» GIVEN EXERCISE:
Would you restate, exactly as they appear, the lines from the one containing "Which one is farthest from the seashell" through the end of the data below?

» THE INPUT:
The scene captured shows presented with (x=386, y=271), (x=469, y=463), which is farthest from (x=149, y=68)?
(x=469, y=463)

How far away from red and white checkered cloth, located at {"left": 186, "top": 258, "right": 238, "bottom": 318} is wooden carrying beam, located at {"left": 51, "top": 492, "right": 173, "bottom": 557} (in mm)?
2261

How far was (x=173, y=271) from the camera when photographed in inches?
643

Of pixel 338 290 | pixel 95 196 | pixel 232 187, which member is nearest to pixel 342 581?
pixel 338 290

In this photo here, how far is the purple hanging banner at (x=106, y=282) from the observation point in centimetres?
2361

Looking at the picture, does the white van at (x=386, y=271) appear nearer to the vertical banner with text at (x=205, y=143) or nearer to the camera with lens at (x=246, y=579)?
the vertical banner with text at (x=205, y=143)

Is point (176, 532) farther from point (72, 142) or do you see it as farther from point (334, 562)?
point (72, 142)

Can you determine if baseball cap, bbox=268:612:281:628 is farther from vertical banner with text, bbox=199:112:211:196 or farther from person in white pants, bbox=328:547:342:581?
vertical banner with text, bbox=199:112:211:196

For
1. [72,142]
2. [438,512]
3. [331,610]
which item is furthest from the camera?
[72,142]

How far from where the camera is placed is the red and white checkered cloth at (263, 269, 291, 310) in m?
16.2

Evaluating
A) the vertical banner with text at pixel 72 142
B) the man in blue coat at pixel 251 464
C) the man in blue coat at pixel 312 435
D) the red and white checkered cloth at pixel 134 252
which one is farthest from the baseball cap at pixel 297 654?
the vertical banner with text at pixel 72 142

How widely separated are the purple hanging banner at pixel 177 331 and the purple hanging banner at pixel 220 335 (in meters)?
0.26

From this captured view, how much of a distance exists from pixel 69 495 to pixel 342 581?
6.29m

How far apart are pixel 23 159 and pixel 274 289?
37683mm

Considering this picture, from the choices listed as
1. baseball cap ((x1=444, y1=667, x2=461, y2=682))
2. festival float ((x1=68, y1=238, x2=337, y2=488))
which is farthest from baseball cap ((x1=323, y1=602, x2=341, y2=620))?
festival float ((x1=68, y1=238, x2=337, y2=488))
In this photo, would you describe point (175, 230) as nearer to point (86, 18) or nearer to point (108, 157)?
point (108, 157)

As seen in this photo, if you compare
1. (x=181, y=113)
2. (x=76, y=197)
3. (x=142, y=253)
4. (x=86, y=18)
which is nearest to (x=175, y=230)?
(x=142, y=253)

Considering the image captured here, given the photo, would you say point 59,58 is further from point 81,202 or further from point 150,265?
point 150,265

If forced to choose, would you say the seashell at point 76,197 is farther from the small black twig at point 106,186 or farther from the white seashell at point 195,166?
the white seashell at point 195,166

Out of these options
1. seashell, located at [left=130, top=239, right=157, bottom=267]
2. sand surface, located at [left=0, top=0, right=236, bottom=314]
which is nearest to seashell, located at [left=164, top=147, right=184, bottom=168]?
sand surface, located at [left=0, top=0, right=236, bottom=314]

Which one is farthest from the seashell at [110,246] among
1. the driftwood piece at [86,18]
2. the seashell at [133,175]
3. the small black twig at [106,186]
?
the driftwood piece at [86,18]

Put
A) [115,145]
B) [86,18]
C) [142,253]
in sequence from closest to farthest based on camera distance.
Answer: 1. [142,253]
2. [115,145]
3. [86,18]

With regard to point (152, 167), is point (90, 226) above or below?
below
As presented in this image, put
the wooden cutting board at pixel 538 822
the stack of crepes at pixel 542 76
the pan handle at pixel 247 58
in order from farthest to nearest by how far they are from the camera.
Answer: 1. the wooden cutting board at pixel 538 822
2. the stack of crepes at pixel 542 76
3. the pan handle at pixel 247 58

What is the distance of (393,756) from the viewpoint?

» TASK ANSWER:
Which one is farthest from the seashell at [110,246] among
1. the driftwood piece at [86,18]
2. the seashell at [133,175]
3. the small black twig at [106,186]
?
the driftwood piece at [86,18]

Put
A) [115,145]
B) [86,18]
C) [142,253]
in sequence from closest to farthest based on camera distance.
Answer: 1. [142,253]
2. [115,145]
3. [86,18]

With regard to point (152, 167), is point (90, 226) above or below?
below
As presented in this image, put
the wooden cutting board at pixel 538 822
the stack of crepes at pixel 542 76
the pan handle at pixel 247 58
in order from farthest to nearest by how far they are from the camera.
Answer: 1. the wooden cutting board at pixel 538 822
2. the stack of crepes at pixel 542 76
3. the pan handle at pixel 247 58

What is the distance of (393,756) from the viewpoint?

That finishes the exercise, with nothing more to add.